**Instruction**. Can you reproduce every one of the records below word for word, leaving out the pictures?

################

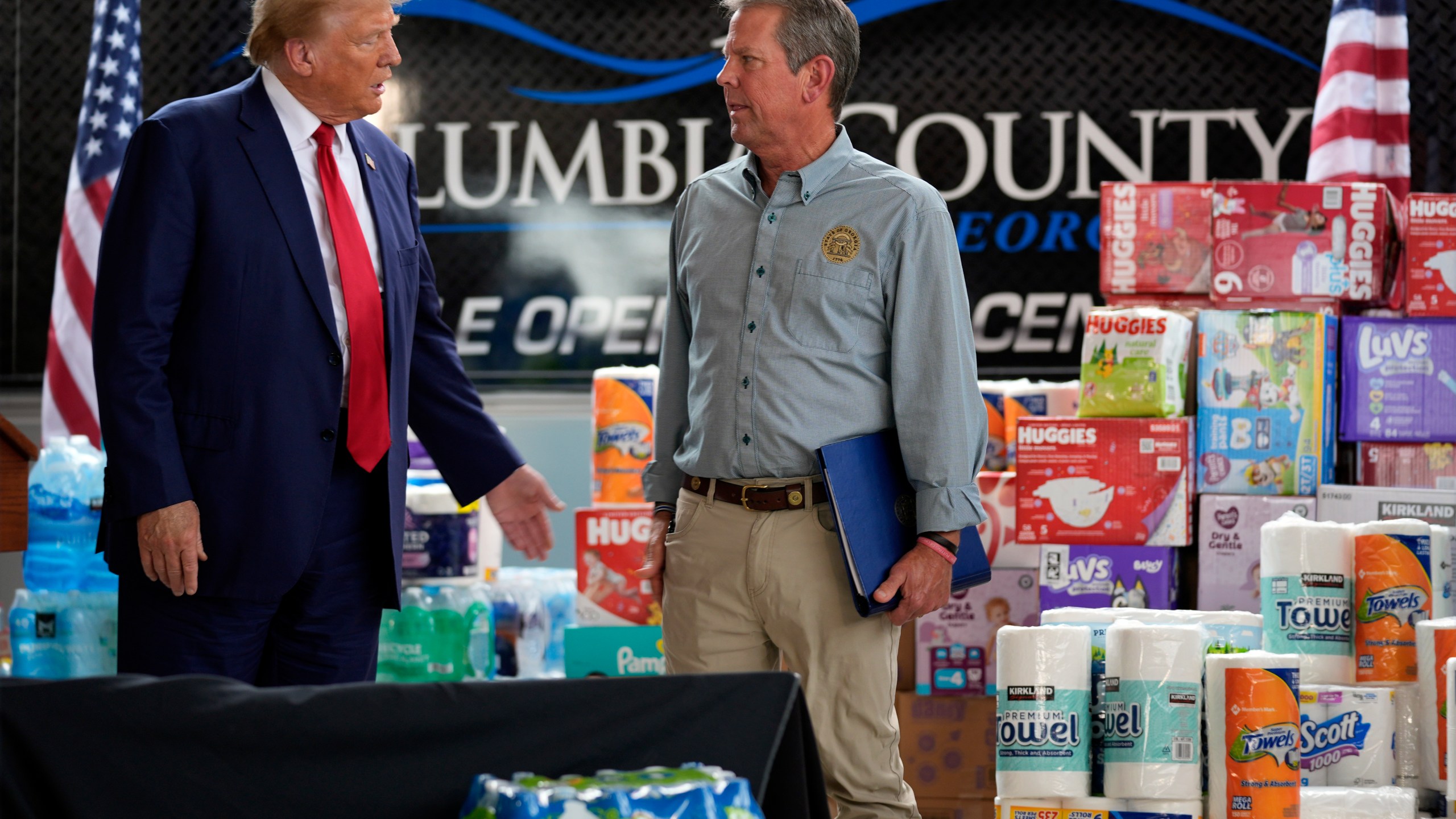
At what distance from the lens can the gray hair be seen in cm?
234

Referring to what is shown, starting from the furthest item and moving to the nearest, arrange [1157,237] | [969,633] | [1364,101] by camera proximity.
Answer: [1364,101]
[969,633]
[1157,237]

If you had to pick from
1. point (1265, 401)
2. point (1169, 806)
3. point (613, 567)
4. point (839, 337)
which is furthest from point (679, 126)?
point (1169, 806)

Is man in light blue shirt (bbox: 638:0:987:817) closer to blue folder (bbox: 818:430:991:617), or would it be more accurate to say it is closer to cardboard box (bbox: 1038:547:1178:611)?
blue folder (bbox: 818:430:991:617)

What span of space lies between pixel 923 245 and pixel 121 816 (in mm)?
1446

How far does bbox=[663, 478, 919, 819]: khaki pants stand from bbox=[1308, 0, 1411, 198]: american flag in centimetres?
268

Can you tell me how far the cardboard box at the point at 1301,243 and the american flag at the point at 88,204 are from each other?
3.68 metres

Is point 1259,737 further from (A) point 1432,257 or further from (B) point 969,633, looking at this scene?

################

**Solved exercise**.
At what distance from the lens can the gray hair be seen in cm?
234

Referring to what is shown, starting from the furthest item and moving to the nearest, arrange [1157,237] | [969,633] | [1364,101] by camera proximity.
Answer: [1364,101]
[969,633]
[1157,237]

If you had to pick from
1. point (1265, 401)
2. point (1169, 806)
3. point (613, 567)
4. point (839, 337)
which is furthest from point (679, 126)?
point (1169, 806)

Is man in light blue shirt (bbox: 638:0:987:817) closer to blue folder (bbox: 818:430:991:617), or would it be more accurate to say it is closer to cardboard box (bbox: 1038:547:1178:611)?
blue folder (bbox: 818:430:991:617)

What span of space lies between pixel 923 245 and pixel 121 816 (in mm)?
1446

How far does bbox=[663, 478, 919, 819]: khaki pants stand from bbox=[1308, 0, 1411, 198]: american flag in centimetres?
268

Can you tell me how far the cardboard box at the point at 1301,243 and the american flag at the point at 88,204 are from each other?
3.68 metres

Is point 1259,737 further from (A) point 1432,257 or further from (B) point 969,633, looking at this scene?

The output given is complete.